During her four-year tenure, Appel secured Cutting Ball’s first corporate funding and created a membership program that rewarded audience loyalty. She also helped the company’s operating budget nearly double and developed the company’s board of directors. Prior to Cutting Ball, Appel served as the associate managing director of Yale Repertory Theatre, the director of individual giving at Dance Theater Workshop, and the assistant director of the Wesleyan Annual Fund at Wesleyan University. She received an MFA in theatre management from Yale’s school of management and drama.

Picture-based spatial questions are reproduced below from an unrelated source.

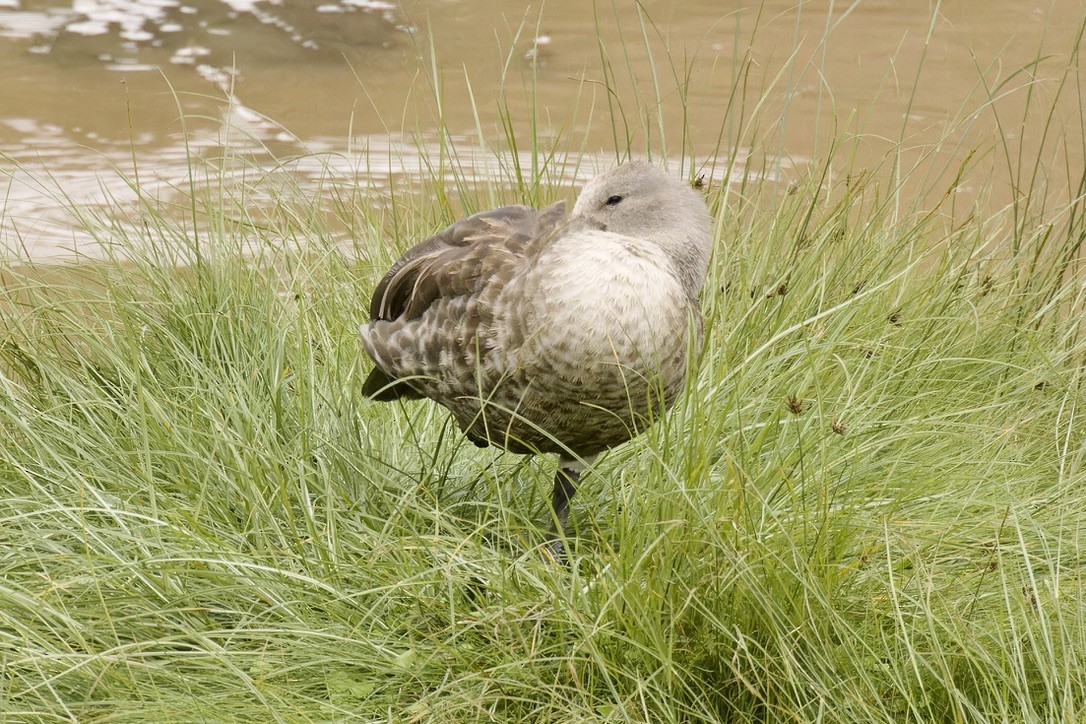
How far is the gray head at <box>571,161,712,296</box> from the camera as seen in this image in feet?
9.21

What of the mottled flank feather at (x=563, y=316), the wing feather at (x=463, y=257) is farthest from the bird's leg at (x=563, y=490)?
the wing feather at (x=463, y=257)

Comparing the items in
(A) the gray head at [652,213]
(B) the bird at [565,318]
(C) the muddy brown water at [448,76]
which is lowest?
(C) the muddy brown water at [448,76]

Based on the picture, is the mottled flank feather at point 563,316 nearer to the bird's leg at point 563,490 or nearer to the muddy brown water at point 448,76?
the bird's leg at point 563,490

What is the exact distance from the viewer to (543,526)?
3316 millimetres

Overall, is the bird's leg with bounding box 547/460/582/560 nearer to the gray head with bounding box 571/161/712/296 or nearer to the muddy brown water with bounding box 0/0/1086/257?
the gray head with bounding box 571/161/712/296

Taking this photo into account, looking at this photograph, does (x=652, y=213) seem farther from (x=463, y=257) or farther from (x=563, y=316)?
(x=463, y=257)

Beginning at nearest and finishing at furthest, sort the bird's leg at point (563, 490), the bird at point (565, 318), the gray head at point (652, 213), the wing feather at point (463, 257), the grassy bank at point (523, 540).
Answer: the grassy bank at point (523, 540)
the bird at point (565, 318)
the gray head at point (652, 213)
the wing feather at point (463, 257)
the bird's leg at point (563, 490)

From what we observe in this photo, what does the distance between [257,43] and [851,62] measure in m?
4.00

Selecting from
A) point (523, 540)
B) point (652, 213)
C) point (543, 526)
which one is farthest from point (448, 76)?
point (523, 540)

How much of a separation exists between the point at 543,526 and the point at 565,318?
861 mm

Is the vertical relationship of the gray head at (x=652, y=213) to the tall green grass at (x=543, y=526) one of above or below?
above

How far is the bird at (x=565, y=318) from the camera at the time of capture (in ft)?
8.68

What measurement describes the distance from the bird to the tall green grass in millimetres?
118

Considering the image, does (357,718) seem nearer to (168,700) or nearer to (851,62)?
(168,700)
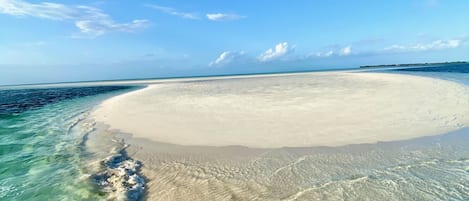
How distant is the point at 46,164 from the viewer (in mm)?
6070

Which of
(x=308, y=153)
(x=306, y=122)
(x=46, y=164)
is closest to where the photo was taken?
(x=308, y=153)

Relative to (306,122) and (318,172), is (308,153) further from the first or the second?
(306,122)

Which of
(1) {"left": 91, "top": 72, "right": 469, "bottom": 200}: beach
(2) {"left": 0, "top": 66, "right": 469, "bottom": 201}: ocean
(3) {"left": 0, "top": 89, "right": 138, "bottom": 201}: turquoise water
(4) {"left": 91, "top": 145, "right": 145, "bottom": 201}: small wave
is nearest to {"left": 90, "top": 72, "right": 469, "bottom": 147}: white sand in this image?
(1) {"left": 91, "top": 72, "right": 469, "bottom": 200}: beach

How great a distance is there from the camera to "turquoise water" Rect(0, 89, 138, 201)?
464 centimetres

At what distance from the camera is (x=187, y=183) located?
4770 millimetres

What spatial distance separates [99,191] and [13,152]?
406 cm

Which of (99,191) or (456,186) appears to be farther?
(99,191)

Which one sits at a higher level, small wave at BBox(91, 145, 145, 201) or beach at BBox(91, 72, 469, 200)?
beach at BBox(91, 72, 469, 200)

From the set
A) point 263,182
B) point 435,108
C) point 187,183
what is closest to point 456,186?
point 263,182

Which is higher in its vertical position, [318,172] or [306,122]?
[306,122]

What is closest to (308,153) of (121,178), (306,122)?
(306,122)

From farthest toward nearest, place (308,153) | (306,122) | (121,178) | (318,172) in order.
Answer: (306,122) < (308,153) < (121,178) < (318,172)

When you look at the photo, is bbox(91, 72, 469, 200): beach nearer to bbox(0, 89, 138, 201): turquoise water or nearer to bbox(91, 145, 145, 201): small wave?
bbox(91, 145, 145, 201): small wave

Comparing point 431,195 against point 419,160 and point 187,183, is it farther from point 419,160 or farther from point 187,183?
point 187,183
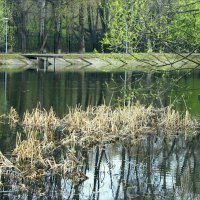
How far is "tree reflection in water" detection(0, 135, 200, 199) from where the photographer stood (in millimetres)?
13992

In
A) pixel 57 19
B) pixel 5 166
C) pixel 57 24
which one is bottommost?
pixel 5 166

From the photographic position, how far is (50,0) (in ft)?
238

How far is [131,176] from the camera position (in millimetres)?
15805

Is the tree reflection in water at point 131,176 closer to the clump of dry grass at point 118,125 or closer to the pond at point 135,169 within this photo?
the pond at point 135,169

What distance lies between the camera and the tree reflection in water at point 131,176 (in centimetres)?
1399

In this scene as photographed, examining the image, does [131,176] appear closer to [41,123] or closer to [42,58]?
[41,123]

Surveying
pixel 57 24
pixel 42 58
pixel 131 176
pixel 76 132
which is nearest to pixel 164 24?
pixel 131 176

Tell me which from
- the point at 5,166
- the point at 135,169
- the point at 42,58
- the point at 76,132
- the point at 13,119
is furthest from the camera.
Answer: the point at 42,58

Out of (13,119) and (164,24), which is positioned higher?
(164,24)

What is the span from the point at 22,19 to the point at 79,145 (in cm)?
5637

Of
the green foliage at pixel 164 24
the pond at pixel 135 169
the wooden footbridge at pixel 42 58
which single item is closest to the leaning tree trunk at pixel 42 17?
the wooden footbridge at pixel 42 58

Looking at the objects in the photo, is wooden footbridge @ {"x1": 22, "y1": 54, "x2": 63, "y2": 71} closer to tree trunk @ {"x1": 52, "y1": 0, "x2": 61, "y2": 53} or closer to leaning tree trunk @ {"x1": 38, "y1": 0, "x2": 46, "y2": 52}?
leaning tree trunk @ {"x1": 38, "y1": 0, "x2": 46, "y2": 52}

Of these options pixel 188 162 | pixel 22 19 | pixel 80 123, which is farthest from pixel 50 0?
pixel 188 162

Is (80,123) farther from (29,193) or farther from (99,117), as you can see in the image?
(29,193)
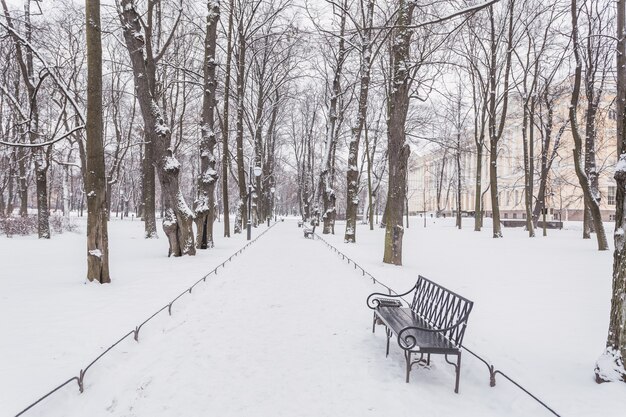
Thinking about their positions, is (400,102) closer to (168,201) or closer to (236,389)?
(168,201)

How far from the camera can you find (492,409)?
3646 millimetres

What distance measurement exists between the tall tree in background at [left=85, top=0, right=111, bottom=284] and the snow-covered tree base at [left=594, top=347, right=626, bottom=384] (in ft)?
27.3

“These four years at Cutting Ball have been incredibly rewarding, and I have enjoyed every minute of working with artistic director Rob Melrose and associate artistic director Paige Rogers,” said Appel in a statement. “They have a unique vision for the theatre form, and their commitment to artists experimenting with text, movement, and music in new and classic plays makes Cutting Ball a vital piece of the artistic community in San Francisco. I am proud of the growth we have accomplished together, and the development of our board under the leadership of board chair Mary Anne Cook. I will miss the relationships I have developed with our local community in the Tenderloin. The arts have the capacity to build bridges between differences, and at no time has Cutting Ball’s mission to engage the imagination of our audiences been more important to the civic life of the Tenderloin and all of San Francisco. I look forward to bringing the lessons I have learned from this vibrant company and community with me to Hubbard Street Dance and to Chicago.”